** Opening Study material block **

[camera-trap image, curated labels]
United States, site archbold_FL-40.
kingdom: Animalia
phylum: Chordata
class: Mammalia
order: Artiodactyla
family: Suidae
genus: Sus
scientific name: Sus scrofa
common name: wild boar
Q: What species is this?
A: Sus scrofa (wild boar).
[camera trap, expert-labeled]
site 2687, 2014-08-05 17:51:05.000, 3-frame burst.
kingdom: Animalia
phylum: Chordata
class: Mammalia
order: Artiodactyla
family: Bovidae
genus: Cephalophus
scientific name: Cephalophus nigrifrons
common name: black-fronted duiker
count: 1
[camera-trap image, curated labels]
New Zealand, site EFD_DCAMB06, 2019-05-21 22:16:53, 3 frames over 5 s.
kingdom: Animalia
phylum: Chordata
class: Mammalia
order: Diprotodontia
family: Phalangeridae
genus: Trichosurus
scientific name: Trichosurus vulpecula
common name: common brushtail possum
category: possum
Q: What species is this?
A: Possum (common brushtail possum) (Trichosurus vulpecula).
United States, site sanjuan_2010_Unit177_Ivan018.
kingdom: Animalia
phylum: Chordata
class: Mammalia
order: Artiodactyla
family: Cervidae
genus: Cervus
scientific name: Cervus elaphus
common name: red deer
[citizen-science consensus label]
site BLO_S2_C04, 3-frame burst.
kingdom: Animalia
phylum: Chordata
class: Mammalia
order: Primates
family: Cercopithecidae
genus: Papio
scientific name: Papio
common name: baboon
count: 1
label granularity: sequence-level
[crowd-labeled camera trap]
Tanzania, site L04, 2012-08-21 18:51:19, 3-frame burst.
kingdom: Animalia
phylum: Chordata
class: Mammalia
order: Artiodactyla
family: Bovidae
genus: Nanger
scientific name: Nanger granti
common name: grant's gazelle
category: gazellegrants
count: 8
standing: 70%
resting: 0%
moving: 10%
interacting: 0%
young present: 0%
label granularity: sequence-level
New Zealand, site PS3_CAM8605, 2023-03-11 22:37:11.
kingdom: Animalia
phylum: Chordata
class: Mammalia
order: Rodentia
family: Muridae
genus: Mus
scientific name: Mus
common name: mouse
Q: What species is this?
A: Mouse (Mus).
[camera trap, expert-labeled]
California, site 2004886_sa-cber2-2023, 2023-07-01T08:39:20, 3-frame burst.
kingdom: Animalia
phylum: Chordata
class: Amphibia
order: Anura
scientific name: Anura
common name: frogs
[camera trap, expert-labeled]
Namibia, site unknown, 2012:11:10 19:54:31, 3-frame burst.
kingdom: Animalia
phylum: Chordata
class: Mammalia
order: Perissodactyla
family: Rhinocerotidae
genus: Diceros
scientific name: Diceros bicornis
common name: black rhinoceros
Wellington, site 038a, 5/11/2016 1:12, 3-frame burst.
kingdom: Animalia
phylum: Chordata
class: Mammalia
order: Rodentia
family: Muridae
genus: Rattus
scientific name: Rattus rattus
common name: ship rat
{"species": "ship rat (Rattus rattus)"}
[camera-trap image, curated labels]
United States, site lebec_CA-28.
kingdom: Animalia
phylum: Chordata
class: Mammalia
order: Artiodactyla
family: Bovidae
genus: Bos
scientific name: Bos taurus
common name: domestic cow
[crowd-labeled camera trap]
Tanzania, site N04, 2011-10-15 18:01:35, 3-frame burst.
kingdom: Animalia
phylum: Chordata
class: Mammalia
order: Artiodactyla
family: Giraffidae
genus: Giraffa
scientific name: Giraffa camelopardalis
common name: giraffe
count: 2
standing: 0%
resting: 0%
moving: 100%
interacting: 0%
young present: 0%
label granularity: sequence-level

** Closing Study material block **

Problem details -
When you reach the line containing "A: Sus scrofa (wild boar)." in the data above, start copying exactly, and stop after the line containing "category: possum".

Expected answer -
A: Sus scrofa (wild boar).
[camera trap, expert-labeled]
site 2687, 2014-08-05 17:51:05.000, 3-frame burst.
kingdom: Animalia
phylum: Chordata
class: Mammalia
order: Artiodactyla
family: Bovidae
genus: Cephalophus
scientific name: Cephalophus nigrifrons
common name: black-fronted duiker
count: 1
[camera-trap image, curated labels]
New Zealand, site EFD_DCAMB06, 2019-05-21 22:16:53, 3 frames over 5 s.
kingdom: Animalia
phylum: Chordata
class: Mammalia
order: Diprotodontia
family: Phalangeridae
genus: Trichosurus
scientific name: Trichosurus vulpecula
common name: common brushtail possum
category: possum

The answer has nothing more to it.